Data for this exercise =
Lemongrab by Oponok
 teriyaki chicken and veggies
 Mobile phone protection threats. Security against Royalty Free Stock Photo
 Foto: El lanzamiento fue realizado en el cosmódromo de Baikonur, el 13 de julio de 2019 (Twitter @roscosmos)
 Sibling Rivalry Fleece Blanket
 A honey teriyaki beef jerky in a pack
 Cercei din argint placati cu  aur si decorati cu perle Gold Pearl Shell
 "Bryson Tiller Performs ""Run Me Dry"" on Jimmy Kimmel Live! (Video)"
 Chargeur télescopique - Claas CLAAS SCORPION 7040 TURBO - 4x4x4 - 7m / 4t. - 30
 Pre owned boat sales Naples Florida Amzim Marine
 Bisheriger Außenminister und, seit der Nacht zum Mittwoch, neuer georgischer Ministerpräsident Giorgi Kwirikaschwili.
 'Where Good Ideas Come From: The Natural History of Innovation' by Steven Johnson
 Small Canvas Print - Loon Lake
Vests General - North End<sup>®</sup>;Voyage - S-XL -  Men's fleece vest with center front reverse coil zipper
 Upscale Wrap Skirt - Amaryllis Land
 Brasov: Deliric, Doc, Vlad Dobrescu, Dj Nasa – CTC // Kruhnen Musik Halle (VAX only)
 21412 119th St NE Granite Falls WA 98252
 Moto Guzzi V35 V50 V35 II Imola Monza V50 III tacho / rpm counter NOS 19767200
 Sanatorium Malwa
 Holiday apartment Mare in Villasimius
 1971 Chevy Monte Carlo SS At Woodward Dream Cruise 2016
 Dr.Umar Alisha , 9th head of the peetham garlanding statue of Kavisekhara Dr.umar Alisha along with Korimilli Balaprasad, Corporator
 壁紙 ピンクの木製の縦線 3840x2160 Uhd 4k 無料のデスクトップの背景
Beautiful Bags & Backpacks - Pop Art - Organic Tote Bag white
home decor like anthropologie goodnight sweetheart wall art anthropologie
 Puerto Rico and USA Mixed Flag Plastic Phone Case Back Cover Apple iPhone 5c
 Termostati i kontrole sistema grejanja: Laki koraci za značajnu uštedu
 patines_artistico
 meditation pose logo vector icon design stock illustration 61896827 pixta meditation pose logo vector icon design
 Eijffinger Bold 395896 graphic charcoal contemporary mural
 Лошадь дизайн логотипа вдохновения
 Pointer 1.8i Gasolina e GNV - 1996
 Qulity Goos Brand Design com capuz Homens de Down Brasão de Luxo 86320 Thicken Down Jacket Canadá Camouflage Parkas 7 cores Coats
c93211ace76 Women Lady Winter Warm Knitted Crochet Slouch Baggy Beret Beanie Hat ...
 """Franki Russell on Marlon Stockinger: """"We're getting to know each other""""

Your instructions = No line should appear in the answer except those from the one containing "Qulity Goos Brand" through the last line of the listing, each retyped exactly.

Task solution =
 Qulity Goos Brand Design com capuz Homens de Down Brasão de Luxo 86320 Thicken Down Jacket Canadá Camouflage Parkas 7 cores Coats
c93211ace76 Women Lady Winter Warm Knitted Crochet Slouch Baggy Beret Beanie Hat ...
 """Franki Russell on Marlon Stockinger: """"We're getting to know each other""""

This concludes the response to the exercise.